● **EXCERTO DO DOCUMENTO**:
Saltar para o conteúdo

Tocoísmo

Origem: Wikipédia, a enciclopédia livre.

Tocoismo é um movimento formado por seguidores do profeta angolano Simão Gonçalves Toco (1918-1984). O tocoísmo é o movimento cristão criado pelo mesmo Profeta. Atualmente, estão constituídos administrativamente em 3 direções, segundo o Decreto Executivo 14/92:

Trata-se de um dos maiores movimentos cristãos em Angola,[1] contando igualmente com sedes em vários outros países.

Simão Gonçalves Toco nasceu em 1918 na localidade de Sadi-Zulumongo (Ntaia, Maquela do Zombo, província do Uíge, Angola), tendo recebido o nome kikongo de Mayamona. Após frequentar o ensino primário na missão baptista de Kibokolo, concluiu os estudos liceais no Liceu Salvador Correia em Luanda. Por esta altura, terá conhecido um acontecimento milagroso que terá despoletado a sua missão religiosa: o encontro com Deus em Catete (17 de Abril de 1935). Depois, regressará ao Uíge para trabalhar nas missões baptistas de Kibokolo e Bembe. Em 1942, decide partir para Leopoldville (Congo Belga) para colaborar com a missão local e dirigir um coro musical com cantores zombos, oriundos da mesma região que ele (Maquela do Zombo). A este coro dará o título de Coro de Kibokolo.

● **ENUNCIADO**:
Diga se cada afirmação concorda com o texto sobre o tocoísmo, respondendo sim ou não e citando literalmente as palavras do texto que o decidem.
1. Simão Gonçalves Toco nasceu em 1918 em Sadi-Zulumongo.
2. Simão Gonçalves Toco concluiu os estudos liceais na missão baptista de Kibokolo.
3. Em 1942, Simão Gonçalves Toco partiu para Leopoldville, entre outros motivos, para dirigir um coro.

[Itens do conjunto de dados]
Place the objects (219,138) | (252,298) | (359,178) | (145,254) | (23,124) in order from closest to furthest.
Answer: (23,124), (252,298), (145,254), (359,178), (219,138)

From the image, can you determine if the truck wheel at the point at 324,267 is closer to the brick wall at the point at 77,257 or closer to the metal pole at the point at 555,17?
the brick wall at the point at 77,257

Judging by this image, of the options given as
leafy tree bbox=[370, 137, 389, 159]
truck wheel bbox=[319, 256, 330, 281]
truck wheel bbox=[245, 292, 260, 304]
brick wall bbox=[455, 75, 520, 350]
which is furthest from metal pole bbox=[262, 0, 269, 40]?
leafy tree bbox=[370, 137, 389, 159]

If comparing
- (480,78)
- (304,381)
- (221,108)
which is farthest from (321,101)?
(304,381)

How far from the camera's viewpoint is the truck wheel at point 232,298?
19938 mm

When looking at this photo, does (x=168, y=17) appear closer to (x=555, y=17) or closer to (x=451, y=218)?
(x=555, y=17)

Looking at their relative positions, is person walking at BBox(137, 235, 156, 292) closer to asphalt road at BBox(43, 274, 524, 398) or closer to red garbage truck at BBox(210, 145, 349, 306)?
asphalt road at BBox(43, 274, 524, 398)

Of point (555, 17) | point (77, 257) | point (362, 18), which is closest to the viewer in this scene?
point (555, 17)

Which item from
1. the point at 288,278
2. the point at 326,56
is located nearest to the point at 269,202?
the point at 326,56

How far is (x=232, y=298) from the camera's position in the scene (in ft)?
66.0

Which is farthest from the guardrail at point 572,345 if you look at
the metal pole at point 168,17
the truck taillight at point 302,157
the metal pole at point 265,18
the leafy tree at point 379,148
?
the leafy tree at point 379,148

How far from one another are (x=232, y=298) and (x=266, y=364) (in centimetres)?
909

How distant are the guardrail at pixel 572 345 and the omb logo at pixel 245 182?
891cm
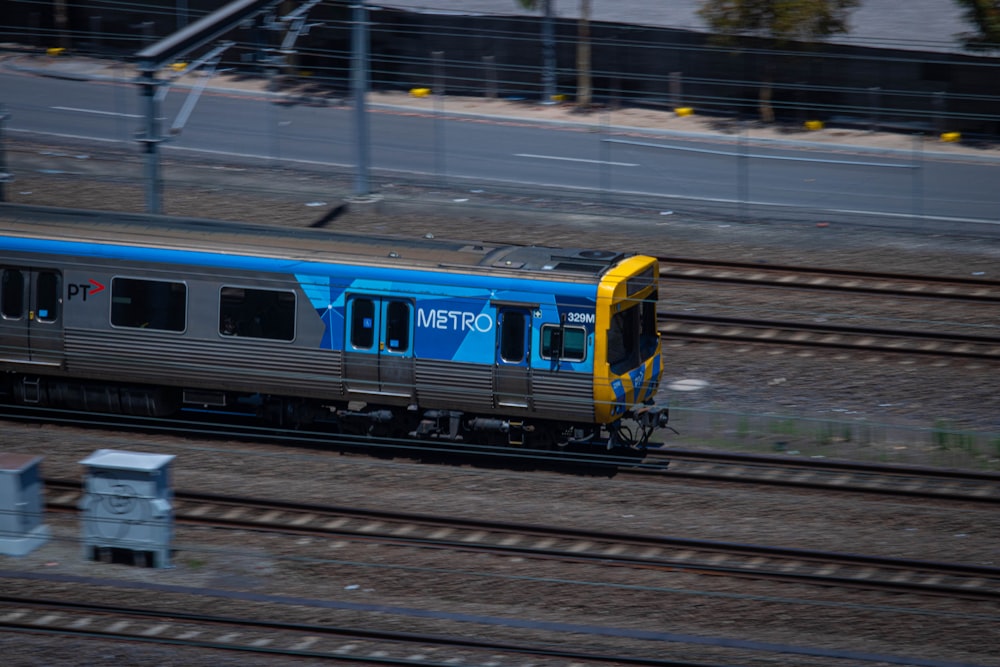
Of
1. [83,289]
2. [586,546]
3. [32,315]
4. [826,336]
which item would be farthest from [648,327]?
[32,315]

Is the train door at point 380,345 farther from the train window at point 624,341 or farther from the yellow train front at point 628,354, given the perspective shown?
the train window at point 624,341

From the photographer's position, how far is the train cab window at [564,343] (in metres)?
14.8

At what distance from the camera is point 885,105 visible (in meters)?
30.6

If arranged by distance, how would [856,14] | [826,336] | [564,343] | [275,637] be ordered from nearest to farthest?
[275,637]
[564,343]
[826,336]
[856,14]

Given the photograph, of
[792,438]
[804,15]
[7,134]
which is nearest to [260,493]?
[792,438]

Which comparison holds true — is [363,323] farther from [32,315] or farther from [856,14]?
[856,14]

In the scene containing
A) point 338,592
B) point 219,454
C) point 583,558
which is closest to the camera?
point 338,592

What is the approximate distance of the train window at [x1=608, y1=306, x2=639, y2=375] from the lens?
1486cm

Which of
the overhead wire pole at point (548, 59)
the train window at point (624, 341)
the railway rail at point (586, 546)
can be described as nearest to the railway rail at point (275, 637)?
the railway rail at point (586, 546)

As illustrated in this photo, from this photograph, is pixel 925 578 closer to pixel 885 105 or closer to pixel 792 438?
pixel 792 438

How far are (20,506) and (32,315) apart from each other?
405cm

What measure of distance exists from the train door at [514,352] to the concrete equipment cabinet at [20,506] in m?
5.40

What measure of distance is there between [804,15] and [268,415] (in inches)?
738

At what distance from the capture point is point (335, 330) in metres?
15.3
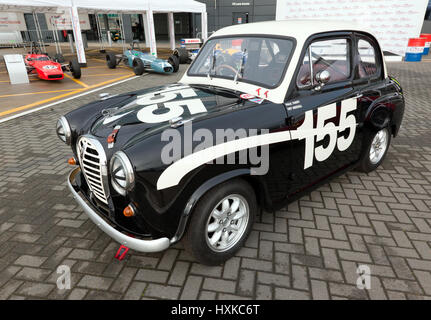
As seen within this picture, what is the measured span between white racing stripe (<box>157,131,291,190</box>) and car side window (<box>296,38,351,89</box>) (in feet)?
2.78

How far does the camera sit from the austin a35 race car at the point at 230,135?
2.14 m

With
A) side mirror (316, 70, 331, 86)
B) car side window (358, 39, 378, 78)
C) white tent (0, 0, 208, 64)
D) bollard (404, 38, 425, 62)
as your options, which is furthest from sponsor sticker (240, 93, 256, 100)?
bollard (404, 38, 425, 62)

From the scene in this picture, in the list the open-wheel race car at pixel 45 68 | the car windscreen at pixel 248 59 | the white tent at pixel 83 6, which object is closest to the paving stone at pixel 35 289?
the car windscreen at pixel 248 59

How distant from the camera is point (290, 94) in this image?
9.07 ft

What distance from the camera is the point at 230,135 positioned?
7.65ft

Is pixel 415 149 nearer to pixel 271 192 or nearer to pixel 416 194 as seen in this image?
pixel 416 194

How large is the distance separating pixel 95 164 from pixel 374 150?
375 centimetres

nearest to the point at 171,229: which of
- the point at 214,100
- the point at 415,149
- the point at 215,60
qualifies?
the point at 214,100

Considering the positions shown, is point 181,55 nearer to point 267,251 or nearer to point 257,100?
point 257,100

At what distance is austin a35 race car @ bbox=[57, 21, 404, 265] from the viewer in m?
2.14

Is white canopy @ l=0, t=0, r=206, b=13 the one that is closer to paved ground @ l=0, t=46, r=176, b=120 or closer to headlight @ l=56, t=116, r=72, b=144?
paved ground @ l=0, t=46, r=176, b=120

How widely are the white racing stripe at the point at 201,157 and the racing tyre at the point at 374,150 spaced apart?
6.66 ft

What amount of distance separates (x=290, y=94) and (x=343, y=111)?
802 millimetres

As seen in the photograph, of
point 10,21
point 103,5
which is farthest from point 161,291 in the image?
point 10,21
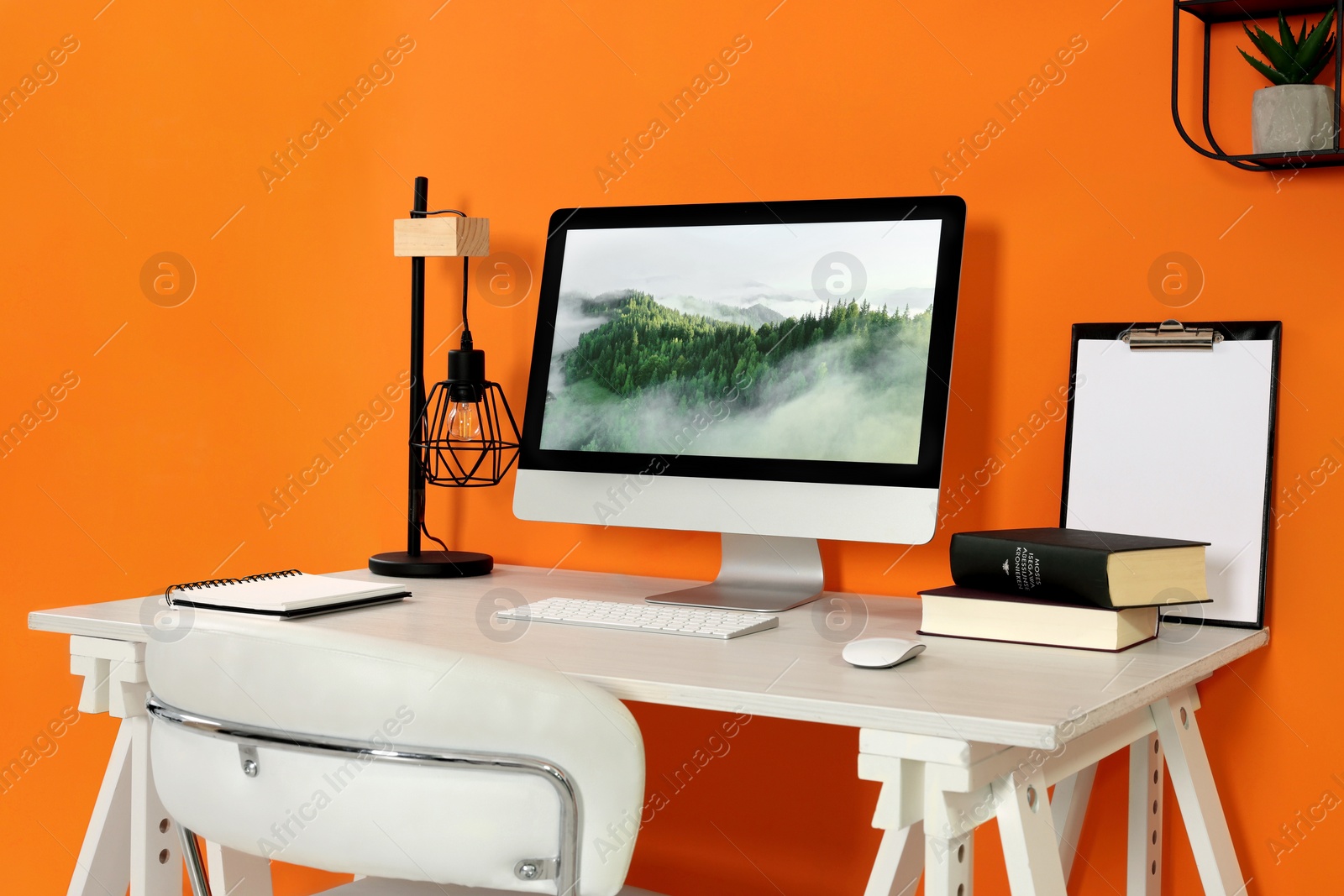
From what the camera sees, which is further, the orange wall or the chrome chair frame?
the orange wall

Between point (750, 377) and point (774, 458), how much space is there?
0.12 m

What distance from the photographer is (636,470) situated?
1.61 metres

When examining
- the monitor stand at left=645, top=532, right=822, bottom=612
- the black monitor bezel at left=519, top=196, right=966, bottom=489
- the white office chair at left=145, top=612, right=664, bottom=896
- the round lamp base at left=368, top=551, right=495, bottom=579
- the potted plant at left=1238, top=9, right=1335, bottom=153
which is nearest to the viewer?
the white office chair at left=145, top=612, right=664, bottom=896

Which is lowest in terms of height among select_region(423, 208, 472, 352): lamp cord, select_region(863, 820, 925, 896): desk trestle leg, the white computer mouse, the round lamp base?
select_region(863, 820, 925, 896): desk trestle leg

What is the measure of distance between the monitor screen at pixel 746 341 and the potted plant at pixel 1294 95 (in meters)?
0.39

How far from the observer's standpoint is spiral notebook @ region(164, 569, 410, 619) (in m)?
1.40

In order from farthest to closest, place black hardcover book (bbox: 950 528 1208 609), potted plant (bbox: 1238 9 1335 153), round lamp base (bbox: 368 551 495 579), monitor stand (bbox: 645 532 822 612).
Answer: round lamp base (bbox: 368 551 495 579), monitor stand (bbox: 645 532 822 612), potted plant (bbox: 1238 9 1335 153), black hardcover book (bbox: 950 528 1208 609)

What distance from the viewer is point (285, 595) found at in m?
1.46

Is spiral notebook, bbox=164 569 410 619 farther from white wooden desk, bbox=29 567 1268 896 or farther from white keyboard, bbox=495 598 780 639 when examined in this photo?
white keyboard, bbox=495 598 780 639

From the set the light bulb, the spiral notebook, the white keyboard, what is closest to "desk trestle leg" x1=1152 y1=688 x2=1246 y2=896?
the white keyboard

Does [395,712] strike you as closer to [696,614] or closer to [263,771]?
[263,771]

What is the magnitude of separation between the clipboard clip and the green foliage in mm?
275

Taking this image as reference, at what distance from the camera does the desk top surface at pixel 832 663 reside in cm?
98

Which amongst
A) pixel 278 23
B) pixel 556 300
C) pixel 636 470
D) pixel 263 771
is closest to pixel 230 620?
pixel 263 771
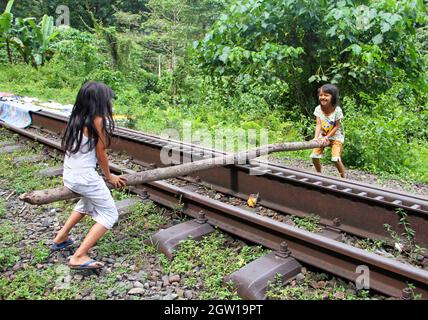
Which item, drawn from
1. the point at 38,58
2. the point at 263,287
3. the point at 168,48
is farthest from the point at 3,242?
the point at 168,48

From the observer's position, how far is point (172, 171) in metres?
3.88

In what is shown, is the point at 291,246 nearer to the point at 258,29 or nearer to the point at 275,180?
the point at 275,180

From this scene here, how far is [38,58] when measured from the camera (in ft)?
55.2

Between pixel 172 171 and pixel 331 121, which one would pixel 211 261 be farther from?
pixel 331 121

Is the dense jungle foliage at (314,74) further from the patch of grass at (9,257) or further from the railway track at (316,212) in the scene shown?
the patch of grass at (9,257)

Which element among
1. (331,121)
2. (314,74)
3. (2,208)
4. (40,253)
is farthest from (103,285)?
(314,74)

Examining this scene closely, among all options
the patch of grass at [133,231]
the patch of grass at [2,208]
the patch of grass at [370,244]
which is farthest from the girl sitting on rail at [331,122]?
the patch of grass at [2,208]

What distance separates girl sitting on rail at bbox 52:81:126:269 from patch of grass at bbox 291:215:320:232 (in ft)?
5.65

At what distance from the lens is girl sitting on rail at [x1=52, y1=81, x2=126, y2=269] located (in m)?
3.07

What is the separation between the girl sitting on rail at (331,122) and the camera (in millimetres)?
4969

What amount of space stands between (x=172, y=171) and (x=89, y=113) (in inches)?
42.5

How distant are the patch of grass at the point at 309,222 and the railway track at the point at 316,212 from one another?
2.7 inches

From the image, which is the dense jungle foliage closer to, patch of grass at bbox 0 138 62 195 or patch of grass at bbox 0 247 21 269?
patch of grass at bbox 0 138 62 195

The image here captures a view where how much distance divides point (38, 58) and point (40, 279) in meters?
15.9
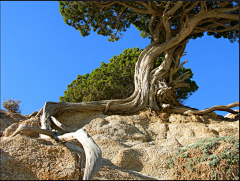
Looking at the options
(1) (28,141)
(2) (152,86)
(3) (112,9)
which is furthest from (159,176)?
(3) (112,9)

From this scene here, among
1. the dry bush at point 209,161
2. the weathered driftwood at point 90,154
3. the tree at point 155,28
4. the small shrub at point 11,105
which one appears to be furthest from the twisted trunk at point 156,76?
the dry bush at point 209,161

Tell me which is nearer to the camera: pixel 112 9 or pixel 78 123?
pixel 78 123

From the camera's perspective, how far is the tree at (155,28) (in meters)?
10.1

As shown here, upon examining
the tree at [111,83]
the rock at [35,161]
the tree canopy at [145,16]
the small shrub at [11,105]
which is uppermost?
the tree canopy at [145,16]

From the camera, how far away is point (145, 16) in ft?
39.5

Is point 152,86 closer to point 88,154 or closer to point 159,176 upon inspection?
point 159,176

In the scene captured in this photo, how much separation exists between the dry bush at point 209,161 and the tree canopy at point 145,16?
6287 mm

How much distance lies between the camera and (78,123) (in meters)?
8.88

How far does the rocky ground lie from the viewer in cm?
469

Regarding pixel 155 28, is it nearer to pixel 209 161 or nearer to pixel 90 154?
pixel 209 161

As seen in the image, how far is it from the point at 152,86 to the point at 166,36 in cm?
242

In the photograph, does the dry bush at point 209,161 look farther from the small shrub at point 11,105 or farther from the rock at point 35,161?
the small shrub at point 11,105

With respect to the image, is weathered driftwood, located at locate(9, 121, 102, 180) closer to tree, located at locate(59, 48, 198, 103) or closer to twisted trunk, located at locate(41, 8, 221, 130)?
twisted trunk, located at locate(41, 8, 221, 130)

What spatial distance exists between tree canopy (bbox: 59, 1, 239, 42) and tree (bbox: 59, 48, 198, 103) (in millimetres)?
2144
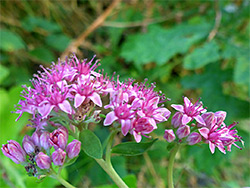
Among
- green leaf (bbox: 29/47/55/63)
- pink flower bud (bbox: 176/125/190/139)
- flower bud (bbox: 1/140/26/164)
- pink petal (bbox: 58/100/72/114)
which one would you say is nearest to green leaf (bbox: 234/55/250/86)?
pink flower bud (bbox: 176/125/190/139)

● **RESOLUÇÃO**:
1. Sim: "Simão Gonçalves Toco nasceu em 1918 na localidade de Sadi-Zulumongo"
2. Não: "Após frequentar o ensino primário na missão baptista de Kibokolo, concluiu os estudos liceais no Liceu Salvador Correia em Luanda."
3. Sim: "Em 1942, decide partir para Leopoldville (Congo Belga) para colaborar com a missão local e dirigir um coro musical"